Not only can the researchers make the mitochondria fluoresce, to glow for the microscope, but they can discern from that fluorescence the mitochondria’s age, their health, even their stress level. And ultimately that glow, in its soft reds and greens, will shed light on human health and a massive array of illnesses, from diabetes to Parkinson’s disease to cancer.
“Mitochondrial health is important for physiology and disease. That is well known. However, the whole field of mitochondrial health is largely unexplored, in large part because of the lack of useful tools. This has hindered the understanding of the importance of mitochondria in disease development,” said UVA researcher Zhen Yan, PhD, of the UVA Cardiovascular Research Center. “With this study we have, for the first time, shown that we can use a reporter gene to measure mitochondrial health robustly in vivo. We believe this tool will allow us to get into the field of mitochondrial biology like never before.”
“Before, we could see the mitochondria under an electron microscope. That showed us only what they looked like,” Yan said. “Now we can measure the health of millions of mitochondria at the click of a button.”
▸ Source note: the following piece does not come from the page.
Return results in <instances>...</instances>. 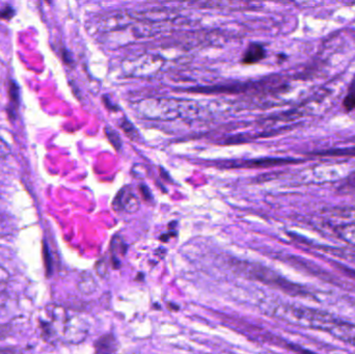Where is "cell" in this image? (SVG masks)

Yan and his team based the new tool on a reporter gene, a type of gene used in scientific research to determine the activity and function of other genes. The reporter gene produces a protein that glows green when newly made; the protein then transitions to red as it ages. By giving the reporter gene specific targeting directions, the UVA researchers were able to instruct the protein to enter the mitochondria, setting them aglow. “So now we have fluorescent mitochondria, which are fluorescent green initially and then, as the mitochondria age or become oxidized, they transition to red, so that we can assess the oxidation status,” said Rhianna Laker, PhD, a postdoctoral fellow in Yan’s lab and the lead author of a new paper detailing the work.
The researchers have put their tool to the test in flies, worms and mice. They found that mice fed a high-fat diet had more red mitochondria, meaning the mitochondria were stressed or oxidized, while mice that exercised had more green mitochondria, Laker said. That finding speaks both to the importance of exercise and to the potential diagnostic power of the new tool, dubbed the MitoTimer.
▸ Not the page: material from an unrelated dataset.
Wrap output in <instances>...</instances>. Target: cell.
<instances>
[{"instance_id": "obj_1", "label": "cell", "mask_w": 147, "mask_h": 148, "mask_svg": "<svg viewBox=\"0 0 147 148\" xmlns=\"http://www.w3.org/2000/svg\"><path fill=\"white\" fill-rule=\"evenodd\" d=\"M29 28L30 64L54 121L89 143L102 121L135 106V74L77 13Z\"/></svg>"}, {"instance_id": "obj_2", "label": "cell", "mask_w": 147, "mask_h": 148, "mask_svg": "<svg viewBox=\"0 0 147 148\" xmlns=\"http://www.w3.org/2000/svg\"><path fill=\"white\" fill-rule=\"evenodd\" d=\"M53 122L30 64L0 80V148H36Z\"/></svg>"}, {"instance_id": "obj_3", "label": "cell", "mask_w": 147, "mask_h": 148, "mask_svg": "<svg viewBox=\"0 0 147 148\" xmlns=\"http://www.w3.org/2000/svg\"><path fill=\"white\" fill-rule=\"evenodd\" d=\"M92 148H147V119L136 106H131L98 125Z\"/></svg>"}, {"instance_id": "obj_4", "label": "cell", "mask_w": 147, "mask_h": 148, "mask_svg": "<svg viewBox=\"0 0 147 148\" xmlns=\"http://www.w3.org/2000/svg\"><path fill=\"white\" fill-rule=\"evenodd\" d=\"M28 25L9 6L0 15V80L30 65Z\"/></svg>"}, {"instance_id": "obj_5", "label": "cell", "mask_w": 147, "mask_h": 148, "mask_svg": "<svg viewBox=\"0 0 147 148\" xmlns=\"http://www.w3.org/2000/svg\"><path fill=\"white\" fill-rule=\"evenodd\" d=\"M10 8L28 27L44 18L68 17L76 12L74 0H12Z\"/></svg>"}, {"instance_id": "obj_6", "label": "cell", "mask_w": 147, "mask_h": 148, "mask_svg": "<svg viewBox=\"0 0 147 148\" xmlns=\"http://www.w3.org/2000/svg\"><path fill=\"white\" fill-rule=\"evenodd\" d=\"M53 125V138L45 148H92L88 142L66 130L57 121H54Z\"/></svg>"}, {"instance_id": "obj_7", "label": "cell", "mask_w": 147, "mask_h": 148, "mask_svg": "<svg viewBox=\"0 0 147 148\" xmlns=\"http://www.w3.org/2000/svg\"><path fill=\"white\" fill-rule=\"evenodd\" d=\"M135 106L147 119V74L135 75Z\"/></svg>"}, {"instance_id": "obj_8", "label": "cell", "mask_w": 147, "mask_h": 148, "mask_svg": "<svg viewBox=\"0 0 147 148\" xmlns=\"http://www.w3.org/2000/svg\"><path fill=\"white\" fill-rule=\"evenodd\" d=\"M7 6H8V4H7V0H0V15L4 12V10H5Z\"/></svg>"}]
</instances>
Taking advantage of the wide-ranging expertise at the School of Medicine, Yan’s lab collaborated with Jeff Saucerman, PhD, of the Department of Biomedical Engineering, to take the work to the next level. Saucerman’s team has developed a computer program that can analyze the degree of mitochondrial fluorescence to assess both individual mitochondria and the overall ratio of red to green in a particular area. That ratio speaks to the health of the cells. “The mitochondria are both the powerhouse of the cell and a sensor of metabolic state and stress,” Yan said.
The findings have been published online in the Journal of Biological Chemistry and will appear in a forthcoming print edition. The article was authored by Laker, Peng Xu, Karen A. Ryall, Alyson Sujkowski, Brandon M. Kenwood, Kristopher H. Chain, Mei Zhang, Mary A. Royal, Kyle L. Hoehn, Monica Dirscoll, Paul N. Adler, Robert J. Wessells, Saucerman and Yan.